__GIVEN TASK__:
Copy out the lines below word for word, leaving out the pictures.

__RECORD EXCERPTS__:
= = = = =

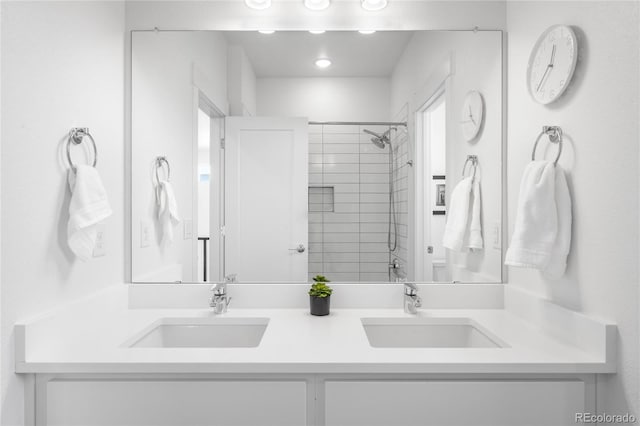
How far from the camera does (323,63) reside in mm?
1631

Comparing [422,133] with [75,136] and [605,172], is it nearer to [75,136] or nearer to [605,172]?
[605,172]

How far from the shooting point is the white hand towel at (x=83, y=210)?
45.8 inches

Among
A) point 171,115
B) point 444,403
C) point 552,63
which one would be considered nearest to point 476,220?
point 552,63

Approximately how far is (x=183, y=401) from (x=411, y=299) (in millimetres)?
910

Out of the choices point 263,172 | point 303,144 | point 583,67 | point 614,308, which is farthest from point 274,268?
point 583,67

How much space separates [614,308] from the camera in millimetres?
1018

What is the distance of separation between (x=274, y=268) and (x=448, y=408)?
2.88ft

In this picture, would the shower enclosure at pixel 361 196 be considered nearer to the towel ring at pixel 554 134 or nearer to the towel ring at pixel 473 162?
the towel ring at pixel 473 162

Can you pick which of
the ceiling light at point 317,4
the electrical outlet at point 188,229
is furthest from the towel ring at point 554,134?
the electrical outlet at point 188,229

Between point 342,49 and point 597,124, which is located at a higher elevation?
point 342,49

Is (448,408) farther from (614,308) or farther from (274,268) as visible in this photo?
(274,268)

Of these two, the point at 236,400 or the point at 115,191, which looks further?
the point at 115,191

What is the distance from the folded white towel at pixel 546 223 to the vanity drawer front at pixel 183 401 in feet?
2.68

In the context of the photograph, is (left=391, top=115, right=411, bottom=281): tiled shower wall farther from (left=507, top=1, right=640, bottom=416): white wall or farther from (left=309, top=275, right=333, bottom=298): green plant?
(left=507, top=1, right=640, bottom=416): white wall
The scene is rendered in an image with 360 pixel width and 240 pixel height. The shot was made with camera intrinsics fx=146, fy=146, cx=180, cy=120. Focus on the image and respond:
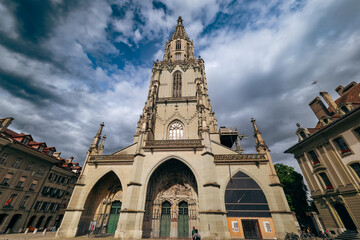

= = = = =

__REPLY__:
How far from the camera does (323,63) reside in mm?
1631

Comparing [422,133] with [75,136] and [605,172], is it nearer to [75,136] or nearer to [605,172]?
[605,172]

How far from the shooting point is the white hand towel at (x=83, y=210)?
45.8 inches

Among
A) point 171,115
B) point 444,403
C) point 552,63
which one would be considered nearest to point 476,220?
point 552,63

Approximately how far is (x=183, y=401) from (x=411, y=299) (in millimetres)?
910

Out of the choices point 263,172 | point 303,144 | point 583,67 | point 614,308, which is farthest from point 274,268?
point 583,67

How much space separates [614,308] from the camera in millimetres?
1018

What is the distance of separation between (x=274, y=268) and (x=448, y=408)?
2.88ft

In this picture, would the shower enclosure at pixel 361 196 be considered nearer to the towel ring at pixel 554 134 or nearer to the towel ring at pixel 473 162?
the towel ring at pixel 473 162

Can you pick which of
the ceiling light at point 317,4
the electrical outlet at point 188,229
is furthest from the towel ring at point 554,134?
the electrical outlet at point 188,229

Between point 342,49 and point 597,124, which is located at a higher elevation?
point 342,49

Is (448,408) farther from (614,308) or farther from (274,268) as visible in this photo?
(274,268)

Of these two, the point at 236,400 or the point at 115,191, which looks further?
the point at 115,191

What is the distance from the folded white towel at pixel 546 223 to the vanity drawer front at pixel 183 401 in feet?
2.68

In the context of the photograph, is (left=391, top=115, right=411, bottom=281): tiled shower wall farther from (left=507, top=1, right=640, bottom=416): white wall or farther from (left=309, top=275, right=333, bottom=298): green plant?
(left=507, top=1, right=640, bottom=416): white wall
The scene is rendered in an image with 360 pixel width and 240 pixel height. The shot was made with camera intrinsics fx=146, fy=146, cx=180, cy=120. Focus on the image and respond:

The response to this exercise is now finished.